Mąż za życia zdążył kupić starszym synom mieszkania. Córce miał zamiar kupić, ale nie zdążył. Przez jakiś czas mieszkała ze mną w naszym trzypokojowym mieszkaniu, potem poznała chłopaka i przeprowadziła się do niego. Ale po ślubie wrócili do mojego mieszkania – córka była w ciąży, a jej mąż sam nie mógł utrzymać rodziny i płacić za mieszkanie.
Starsze dzieci miały już swoje pociechy, z którymi regularnie zostawałam, odbierałam je z przedszkola lub szkoły i przyprowadzałam do domów.

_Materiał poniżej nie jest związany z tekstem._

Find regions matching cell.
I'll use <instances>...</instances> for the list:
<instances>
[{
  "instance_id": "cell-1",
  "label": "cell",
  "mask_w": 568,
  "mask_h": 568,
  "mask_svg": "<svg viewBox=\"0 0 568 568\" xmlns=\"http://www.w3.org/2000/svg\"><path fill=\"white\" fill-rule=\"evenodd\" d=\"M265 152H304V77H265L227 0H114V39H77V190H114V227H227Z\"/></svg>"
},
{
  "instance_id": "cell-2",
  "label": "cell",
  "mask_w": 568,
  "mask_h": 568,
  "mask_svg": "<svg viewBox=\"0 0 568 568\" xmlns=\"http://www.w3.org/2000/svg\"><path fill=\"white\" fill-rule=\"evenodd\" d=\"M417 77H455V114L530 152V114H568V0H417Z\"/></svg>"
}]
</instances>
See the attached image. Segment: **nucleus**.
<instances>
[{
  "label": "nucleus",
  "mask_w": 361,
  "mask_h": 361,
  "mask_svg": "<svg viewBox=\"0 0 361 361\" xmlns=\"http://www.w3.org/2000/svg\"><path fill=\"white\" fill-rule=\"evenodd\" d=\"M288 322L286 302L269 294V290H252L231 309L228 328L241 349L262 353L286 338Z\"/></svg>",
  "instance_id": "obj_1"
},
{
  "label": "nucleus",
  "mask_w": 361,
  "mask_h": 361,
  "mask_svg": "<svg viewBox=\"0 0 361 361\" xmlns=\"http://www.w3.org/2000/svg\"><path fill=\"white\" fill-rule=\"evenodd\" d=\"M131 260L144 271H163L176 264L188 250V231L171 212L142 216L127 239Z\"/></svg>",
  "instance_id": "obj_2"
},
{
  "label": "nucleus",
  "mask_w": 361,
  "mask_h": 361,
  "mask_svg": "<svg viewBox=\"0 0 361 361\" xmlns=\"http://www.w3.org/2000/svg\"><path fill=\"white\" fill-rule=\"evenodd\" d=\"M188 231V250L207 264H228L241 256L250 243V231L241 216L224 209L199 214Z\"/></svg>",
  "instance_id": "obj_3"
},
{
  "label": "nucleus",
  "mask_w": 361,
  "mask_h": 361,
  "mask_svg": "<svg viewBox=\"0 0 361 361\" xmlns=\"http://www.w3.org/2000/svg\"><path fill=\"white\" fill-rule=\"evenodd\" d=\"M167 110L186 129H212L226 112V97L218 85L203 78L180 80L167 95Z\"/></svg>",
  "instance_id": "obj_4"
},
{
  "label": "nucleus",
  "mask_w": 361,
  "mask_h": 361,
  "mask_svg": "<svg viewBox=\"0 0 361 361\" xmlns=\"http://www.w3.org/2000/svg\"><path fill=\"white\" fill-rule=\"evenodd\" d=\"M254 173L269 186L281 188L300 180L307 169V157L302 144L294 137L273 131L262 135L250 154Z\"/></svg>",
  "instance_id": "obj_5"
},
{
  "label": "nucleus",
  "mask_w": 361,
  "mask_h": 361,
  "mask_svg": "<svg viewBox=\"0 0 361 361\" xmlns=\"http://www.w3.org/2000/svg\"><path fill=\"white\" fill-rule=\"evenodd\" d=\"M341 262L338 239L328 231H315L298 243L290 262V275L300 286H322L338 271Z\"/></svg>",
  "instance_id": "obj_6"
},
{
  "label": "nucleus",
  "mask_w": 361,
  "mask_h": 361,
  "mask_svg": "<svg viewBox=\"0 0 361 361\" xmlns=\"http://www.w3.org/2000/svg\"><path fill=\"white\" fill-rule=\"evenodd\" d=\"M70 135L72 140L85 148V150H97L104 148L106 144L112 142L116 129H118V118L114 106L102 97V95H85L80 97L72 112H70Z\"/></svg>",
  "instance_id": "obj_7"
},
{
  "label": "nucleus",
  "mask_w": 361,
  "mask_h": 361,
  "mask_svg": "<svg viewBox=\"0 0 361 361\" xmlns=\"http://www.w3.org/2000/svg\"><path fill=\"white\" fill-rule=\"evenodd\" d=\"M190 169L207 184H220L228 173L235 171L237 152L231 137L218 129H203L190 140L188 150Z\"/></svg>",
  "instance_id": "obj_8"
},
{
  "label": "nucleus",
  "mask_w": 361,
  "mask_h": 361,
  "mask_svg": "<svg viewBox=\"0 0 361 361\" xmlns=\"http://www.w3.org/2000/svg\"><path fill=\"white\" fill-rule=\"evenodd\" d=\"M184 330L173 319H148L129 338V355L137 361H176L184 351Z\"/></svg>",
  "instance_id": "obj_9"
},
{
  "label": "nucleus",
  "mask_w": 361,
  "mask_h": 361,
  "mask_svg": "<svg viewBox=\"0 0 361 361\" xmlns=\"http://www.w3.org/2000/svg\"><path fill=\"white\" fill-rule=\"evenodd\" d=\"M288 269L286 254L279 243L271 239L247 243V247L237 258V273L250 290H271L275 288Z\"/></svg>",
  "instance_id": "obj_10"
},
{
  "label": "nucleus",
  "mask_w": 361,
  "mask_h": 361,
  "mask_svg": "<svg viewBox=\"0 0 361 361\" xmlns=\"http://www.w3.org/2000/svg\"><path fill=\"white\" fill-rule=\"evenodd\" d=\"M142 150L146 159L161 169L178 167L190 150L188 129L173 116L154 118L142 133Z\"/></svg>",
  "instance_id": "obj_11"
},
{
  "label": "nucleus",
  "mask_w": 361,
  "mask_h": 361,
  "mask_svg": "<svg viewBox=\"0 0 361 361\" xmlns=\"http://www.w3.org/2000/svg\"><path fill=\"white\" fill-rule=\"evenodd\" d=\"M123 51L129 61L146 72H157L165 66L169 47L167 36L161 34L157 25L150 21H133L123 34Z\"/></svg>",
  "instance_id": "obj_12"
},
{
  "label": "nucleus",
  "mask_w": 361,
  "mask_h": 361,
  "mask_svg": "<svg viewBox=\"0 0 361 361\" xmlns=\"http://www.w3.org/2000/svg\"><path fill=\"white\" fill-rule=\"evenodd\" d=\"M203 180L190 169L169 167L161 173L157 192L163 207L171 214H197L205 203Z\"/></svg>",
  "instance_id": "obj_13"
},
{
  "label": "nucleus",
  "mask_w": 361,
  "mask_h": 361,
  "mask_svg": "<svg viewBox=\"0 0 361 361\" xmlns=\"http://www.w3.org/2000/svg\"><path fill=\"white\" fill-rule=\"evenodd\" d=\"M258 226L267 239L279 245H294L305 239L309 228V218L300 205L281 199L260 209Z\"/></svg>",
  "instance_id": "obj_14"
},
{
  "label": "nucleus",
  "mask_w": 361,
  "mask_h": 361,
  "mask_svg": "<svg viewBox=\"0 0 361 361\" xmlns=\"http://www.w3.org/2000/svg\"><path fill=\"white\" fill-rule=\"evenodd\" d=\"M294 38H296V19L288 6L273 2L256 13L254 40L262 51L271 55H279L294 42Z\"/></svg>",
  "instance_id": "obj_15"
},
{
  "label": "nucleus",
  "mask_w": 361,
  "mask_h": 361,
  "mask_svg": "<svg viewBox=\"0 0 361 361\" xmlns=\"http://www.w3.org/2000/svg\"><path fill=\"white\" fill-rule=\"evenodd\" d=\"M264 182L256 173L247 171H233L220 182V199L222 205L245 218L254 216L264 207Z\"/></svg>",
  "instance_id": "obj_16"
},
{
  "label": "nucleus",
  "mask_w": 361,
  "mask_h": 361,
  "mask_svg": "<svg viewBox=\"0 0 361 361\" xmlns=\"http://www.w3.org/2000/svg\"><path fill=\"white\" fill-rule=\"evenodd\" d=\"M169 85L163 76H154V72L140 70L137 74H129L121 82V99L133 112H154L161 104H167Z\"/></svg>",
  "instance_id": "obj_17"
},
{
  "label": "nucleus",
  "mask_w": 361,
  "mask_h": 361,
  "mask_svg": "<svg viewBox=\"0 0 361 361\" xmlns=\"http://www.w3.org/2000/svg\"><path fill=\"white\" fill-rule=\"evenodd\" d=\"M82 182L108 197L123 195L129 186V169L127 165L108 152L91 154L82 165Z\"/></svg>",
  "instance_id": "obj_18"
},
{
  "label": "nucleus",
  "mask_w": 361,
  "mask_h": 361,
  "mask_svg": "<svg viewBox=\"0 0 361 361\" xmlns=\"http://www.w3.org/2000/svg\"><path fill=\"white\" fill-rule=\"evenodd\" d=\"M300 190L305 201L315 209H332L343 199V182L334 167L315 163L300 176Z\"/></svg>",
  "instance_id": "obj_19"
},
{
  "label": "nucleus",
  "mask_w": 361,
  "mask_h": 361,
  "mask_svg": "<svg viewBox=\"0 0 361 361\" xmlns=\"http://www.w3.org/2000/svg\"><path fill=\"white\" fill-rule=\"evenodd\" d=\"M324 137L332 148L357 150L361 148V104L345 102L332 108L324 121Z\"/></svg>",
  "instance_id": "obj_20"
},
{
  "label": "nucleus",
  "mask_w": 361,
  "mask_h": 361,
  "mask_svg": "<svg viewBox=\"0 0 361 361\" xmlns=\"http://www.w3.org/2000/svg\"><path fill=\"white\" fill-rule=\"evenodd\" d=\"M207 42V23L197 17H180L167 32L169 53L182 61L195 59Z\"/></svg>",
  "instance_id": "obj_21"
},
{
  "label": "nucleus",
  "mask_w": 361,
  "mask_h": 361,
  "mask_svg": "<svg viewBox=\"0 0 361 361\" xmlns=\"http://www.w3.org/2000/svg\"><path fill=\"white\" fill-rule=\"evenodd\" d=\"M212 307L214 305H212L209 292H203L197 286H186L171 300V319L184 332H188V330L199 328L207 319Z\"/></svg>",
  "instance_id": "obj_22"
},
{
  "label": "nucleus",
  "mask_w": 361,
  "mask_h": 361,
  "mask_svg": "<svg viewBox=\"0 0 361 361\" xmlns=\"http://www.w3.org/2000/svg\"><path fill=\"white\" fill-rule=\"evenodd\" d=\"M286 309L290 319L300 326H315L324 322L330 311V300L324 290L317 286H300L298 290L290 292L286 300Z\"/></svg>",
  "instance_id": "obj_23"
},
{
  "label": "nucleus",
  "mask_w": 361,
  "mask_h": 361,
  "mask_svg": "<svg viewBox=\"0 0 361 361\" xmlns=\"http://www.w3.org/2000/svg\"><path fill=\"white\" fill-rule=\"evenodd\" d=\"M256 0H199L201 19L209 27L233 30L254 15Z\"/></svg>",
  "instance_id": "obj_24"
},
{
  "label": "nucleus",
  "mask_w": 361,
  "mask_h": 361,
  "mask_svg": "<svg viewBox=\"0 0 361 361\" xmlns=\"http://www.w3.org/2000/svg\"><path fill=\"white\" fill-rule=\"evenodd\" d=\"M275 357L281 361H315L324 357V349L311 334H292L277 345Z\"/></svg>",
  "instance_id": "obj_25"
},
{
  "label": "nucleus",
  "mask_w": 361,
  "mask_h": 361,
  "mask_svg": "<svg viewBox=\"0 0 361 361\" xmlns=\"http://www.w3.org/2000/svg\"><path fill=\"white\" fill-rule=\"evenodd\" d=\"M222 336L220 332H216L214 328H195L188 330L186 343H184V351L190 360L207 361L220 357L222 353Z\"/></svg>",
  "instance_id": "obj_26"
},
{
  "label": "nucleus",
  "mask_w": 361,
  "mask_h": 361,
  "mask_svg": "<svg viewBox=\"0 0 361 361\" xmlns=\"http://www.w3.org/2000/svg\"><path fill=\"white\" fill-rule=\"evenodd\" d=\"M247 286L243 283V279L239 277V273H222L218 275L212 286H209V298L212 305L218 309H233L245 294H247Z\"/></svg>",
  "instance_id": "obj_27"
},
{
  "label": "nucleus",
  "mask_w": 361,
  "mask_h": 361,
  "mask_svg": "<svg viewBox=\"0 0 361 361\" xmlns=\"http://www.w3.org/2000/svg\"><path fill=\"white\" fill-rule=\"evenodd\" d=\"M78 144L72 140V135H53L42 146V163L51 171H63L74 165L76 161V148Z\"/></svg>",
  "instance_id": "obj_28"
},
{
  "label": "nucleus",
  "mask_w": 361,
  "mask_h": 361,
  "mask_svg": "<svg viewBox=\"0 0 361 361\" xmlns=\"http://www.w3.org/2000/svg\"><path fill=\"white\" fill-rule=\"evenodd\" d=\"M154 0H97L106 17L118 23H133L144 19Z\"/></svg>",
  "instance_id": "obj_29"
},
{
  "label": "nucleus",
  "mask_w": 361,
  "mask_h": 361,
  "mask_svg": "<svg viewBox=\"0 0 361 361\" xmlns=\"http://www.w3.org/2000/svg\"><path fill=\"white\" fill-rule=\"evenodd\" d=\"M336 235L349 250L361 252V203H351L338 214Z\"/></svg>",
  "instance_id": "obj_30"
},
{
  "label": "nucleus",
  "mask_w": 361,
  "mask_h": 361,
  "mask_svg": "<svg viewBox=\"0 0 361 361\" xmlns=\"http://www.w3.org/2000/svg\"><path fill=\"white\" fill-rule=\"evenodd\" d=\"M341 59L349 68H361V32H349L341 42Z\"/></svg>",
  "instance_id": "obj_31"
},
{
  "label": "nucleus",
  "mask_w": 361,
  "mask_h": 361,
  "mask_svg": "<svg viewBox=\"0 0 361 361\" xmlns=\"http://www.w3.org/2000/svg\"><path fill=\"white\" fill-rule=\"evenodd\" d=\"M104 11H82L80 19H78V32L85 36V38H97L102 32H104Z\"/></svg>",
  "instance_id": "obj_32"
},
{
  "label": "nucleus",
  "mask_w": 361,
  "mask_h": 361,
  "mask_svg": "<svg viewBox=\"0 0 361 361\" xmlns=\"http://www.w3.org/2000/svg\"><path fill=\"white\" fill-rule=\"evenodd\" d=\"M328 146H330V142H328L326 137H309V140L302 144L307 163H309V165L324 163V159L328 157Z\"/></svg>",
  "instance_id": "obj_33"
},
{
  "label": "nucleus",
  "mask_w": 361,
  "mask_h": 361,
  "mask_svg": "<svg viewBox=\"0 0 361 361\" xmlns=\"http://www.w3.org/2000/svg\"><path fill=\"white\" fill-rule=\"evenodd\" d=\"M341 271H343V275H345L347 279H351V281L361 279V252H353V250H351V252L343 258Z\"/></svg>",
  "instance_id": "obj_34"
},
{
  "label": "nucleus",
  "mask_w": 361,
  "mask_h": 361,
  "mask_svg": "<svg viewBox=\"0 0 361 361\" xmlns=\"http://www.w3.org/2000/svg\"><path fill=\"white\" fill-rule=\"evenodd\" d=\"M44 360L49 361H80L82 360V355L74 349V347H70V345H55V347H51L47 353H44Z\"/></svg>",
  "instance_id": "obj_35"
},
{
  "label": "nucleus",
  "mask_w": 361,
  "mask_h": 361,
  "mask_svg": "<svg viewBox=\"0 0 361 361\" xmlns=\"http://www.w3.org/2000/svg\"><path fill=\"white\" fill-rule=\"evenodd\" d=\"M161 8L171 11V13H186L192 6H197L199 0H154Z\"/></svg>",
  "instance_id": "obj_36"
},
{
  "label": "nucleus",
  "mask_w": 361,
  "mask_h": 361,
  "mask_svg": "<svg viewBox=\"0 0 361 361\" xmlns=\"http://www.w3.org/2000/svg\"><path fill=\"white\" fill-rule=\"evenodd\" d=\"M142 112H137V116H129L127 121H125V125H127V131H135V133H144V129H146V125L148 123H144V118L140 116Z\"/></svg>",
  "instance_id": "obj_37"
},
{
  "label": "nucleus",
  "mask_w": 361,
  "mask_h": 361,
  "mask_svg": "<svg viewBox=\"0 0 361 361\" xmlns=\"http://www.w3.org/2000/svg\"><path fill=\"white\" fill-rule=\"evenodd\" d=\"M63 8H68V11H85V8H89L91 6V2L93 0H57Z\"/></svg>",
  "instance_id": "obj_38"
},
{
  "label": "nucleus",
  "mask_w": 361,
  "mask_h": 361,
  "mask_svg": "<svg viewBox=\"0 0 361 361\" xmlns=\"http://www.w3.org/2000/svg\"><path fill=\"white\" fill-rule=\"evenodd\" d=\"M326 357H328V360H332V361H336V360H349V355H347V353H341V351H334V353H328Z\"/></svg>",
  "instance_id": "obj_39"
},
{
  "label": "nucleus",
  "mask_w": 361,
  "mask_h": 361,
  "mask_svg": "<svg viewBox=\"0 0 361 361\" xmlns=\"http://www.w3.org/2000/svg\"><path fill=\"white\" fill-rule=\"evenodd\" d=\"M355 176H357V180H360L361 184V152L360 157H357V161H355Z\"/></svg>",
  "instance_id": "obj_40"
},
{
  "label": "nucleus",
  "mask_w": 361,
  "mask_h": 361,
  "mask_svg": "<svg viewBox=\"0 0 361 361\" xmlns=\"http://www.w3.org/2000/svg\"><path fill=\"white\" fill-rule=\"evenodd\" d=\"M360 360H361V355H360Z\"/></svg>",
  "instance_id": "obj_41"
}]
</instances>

Dzięki temu synom i synowym było łatwiej, bo ciągle pracowali.
Często wnuki spędzały u mnie weekendy, co bardzo nie podobało się zięciowi i córce. Narzekali, że dzieci hałasują i przeszkadzają, a mieszkanie przypomina przedszkole. Ale nie mogłam odmówić synom i synowym, kiedy prosili, żebym została z wnukami.
W końcu córka powiedziała, że ma już dość. Trzeba rozwiązać sprawę z mieszkaniem. Zaproponowała sprzedać moje trzypokojowe mieszkanie, kupić mi kawalerkę, a resztę pieniędzy oddać jej, żeby też miała swoje mieszkanie.
– To będzie sprawiedliwe. Bracia mają mieszkania, im je zapewniłaś, a ja jak obca.
Córka miała rację, rzeczywiście została bez mieszkania. Nie chciałam, żeby czuła się pokrzywdzona, i zrobiłam tak, jak zaproponowała. W efekcie udało mi się kupić małą kawalerkę, a córce i jej mężowi rodzice męża dołożyli pieniędzy i kupili sobie dwa pokoje.
Byłam nawet zadowolona, że tak rozwiązała się sprawa z mieszkaniem, nikt nie został pokrzywdzony. Szkoda było rozstać się z mieszkaniem, z którym wiązało się tyle wspomnień, ale to tylko metry kwadratowe, a szczęście córki było dla mnie ważniejsze.
Ale teraz wnuki dorosły, jestem na emeryturze, dzieci rzadziej przyjeżdżają, tłumacząc, że mają dużo spraw. Dzwonią do mnie od czasu do czasu i tyle.
Próbowałam ich zebrać razem, w końcu jesteśmy rodziną, ale nawet na wielkie święta nie zawsze się udawało. A ja zostałam jak piąte koło u wozu. Troje dzieci, pięcioro wnuków, a nie ma komu mi pomóc, dobrze, że sąsiad nie odmawia.
Rozumiem, że każdy ma swoje życie, swoje sprawy, ale czym zasłużyłam na takie traktowanie? Zawsze wszystko dla nich, a teraz nie mam rodziny, niestety.